Have to admit until we received the papers for the meeting we hadn’t heard of the TDA. Did wonder why the Walsall Healthcare Trust Board had left it to the Trust’s Chief Executive and the Chief Clinician to answer a barrage of questions from the Committee and others. It would also have been good to have had Walsall Healthwatch, the public voice of health and social care, at last night’s meeting.

The Trust’s centre piece is Walsall’s Manor Hospital which has been rebuilt over recent years and as a result has a “mortgage” as part of a Public/Private Finance Initiative (PFI) which costs the Trust £14 million a year. This millstone has to be taken into account as does the continuing austerity measures from Central Government.

When pressed on the question put by Cllr Ian Shires (Willenhall North) on how much is the money, or lack of it, actually driving what is done within the Trust the Chief Executive said that health must be the top priority and always has been.

One aspect of this whole sorry affair baffled the Committee. How come nobody saw this coming? To some extent the Trust found itself in the centre of a “perfect storm”, their words not ours, issues outside of their control at Stafford Hospital were exacerbated by decisions to change maternity arrangements at Sandwell Hospital. Alongside this there was an obvious shortage of qualified staff available which put the Trust in short term fire fighting mode. However the CCG which places Walsall’s healthcare contracts and monitors their delivery seem to have missed the obvious. It also came to light that the regulator, the TDA, had also been working with the Trust to try to turn it round.

Other areas of concern centred about the TDA’s actions since putting the Trust into measures. Without reference to other health and social care partners, namely Walsall Council, the TDA has identified an “Improvement Director” whose job it will be to support and challenge the Trust in the delivery of its improvement plans. The Improvement Director reports directly to the TDA, a body which many were not aware existed until recently.

Walsall Healthcare Trust is a key partner along with Walsall Council with its Social Care and Public Health responsibilities. It is of paramount importance that whatever is planned to recover the Trust it must be transparent and it needs to be public and include Partners. Why? Because any action taken by the Trust has an effect on others as has been the case with Stafford and Sandwell. Closer to home as Walsall Council delivers Public Health and Social Care any action by the Trust will affect what the Council does and vis versa.

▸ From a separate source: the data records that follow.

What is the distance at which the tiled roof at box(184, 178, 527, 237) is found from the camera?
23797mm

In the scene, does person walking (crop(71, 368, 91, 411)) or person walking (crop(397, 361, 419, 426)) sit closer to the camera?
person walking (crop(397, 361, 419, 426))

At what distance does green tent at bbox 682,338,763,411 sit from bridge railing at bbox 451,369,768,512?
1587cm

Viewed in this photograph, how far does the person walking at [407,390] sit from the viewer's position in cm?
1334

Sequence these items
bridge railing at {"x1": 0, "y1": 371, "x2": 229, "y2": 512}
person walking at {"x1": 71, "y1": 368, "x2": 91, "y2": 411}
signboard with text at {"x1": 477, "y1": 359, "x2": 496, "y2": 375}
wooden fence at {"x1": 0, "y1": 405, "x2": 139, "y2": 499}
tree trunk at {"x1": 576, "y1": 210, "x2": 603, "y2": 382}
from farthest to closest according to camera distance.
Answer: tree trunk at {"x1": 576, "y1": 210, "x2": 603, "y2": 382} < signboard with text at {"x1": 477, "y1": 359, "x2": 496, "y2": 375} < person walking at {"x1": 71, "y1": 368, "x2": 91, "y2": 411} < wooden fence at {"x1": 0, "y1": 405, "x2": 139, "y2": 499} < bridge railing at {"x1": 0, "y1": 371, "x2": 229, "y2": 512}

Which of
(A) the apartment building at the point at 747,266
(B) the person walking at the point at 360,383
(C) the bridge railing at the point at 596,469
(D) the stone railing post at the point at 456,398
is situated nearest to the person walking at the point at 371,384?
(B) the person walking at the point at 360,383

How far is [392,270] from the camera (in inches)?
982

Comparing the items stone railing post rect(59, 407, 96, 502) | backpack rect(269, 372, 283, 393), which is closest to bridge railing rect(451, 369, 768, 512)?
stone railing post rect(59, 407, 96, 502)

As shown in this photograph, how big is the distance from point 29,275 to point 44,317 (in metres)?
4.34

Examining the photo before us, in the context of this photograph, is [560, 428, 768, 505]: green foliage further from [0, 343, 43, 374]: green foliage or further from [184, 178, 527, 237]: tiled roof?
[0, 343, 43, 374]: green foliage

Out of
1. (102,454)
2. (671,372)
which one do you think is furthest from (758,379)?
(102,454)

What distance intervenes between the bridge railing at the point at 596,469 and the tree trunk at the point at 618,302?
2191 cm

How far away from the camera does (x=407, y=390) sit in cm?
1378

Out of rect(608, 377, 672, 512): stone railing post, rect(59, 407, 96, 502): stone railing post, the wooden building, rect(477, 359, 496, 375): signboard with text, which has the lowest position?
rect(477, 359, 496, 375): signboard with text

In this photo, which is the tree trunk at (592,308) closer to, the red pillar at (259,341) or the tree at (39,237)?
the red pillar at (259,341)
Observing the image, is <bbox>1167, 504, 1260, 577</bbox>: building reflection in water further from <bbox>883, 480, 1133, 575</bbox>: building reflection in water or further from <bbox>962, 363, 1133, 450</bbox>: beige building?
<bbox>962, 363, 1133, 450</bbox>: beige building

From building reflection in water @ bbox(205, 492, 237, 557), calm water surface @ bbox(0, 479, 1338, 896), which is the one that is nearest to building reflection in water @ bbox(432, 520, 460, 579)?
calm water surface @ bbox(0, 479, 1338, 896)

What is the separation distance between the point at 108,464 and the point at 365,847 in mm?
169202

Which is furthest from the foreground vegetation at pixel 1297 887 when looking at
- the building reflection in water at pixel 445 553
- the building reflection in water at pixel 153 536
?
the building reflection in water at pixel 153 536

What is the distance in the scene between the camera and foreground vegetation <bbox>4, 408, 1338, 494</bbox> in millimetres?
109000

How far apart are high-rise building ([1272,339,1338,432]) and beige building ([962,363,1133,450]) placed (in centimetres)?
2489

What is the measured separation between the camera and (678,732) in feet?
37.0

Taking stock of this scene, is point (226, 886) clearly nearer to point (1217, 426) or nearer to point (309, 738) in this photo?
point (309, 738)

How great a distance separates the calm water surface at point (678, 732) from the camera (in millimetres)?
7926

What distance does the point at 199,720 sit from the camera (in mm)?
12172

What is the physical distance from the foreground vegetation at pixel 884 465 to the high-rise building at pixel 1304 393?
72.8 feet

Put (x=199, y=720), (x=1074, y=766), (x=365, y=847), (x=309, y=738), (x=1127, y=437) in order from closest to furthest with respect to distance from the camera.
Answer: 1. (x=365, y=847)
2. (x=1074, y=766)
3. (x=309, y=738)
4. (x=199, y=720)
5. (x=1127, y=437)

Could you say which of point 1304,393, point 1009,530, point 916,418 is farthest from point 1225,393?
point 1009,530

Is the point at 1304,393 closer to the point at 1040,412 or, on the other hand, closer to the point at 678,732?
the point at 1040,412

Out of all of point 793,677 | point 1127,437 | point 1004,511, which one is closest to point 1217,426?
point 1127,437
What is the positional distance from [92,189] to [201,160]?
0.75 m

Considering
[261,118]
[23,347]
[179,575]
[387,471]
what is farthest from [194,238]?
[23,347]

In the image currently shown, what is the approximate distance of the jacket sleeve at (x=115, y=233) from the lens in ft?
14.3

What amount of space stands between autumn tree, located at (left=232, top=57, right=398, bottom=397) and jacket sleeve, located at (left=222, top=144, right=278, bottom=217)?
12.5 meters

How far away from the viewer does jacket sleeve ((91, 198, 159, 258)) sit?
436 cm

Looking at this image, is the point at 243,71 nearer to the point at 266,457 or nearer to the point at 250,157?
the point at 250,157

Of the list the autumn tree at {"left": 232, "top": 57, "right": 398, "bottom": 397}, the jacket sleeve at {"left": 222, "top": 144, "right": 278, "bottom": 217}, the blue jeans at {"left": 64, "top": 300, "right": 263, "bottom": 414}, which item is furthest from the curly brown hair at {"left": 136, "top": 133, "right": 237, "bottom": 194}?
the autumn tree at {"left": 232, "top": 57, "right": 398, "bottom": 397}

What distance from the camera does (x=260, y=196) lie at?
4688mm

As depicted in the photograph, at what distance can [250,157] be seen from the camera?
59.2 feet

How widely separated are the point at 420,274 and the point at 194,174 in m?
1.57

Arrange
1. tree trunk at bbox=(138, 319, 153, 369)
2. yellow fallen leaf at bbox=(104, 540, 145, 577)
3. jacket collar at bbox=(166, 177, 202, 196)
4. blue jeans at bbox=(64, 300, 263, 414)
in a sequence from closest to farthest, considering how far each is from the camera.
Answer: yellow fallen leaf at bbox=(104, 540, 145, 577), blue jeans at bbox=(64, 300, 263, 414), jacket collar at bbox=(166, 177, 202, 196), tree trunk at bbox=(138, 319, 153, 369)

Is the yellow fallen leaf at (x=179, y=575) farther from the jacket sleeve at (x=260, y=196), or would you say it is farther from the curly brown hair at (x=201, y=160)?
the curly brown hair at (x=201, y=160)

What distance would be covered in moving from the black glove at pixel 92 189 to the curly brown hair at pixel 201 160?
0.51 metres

One action already taken by the Trust has been to reduce the number of births at The Manor. This action was taken to ensure that the Midwife to birth ratio was in line with the national target of 1:28. The Trusts currently is 1:33.

Under questioning this equated to some 500 fewer births at the hospital. So where have those 500 hundred gone to? How many have gone to other hospitals like New Cross or Good Hope? How many chose instead to have home births and what impact does this have on Community Nursing and the already hard pressed GP.

It is issues like this that most concerned the Committee but it does not stop there. All through the CQC report their are references to a lack of qualified staff. Now that hasn’t come about because the Trust has been penny pinching. Far from it. To try and keep the numbers up the Trust has had to hire expensive agency staff and more recently has had to go outside the UK to find suitably qualified midwives and nurses. This is because the demand for medical staff outstrips the supply. There are just not enough students going through college or university to satisfy the demand. This is where greater use of Partners such as the Council working through local schools should be encouraging through our schools to get the qualifications needed to satisfy local needs and this should include the medical profession.

The Scrutiny Committee having made its concerns know has asked for further reports on progress and feedback as to how each of the three organisations, The Healthcare Trust, the CCG and the TDA were addressing the concerns around openness and Partnership working.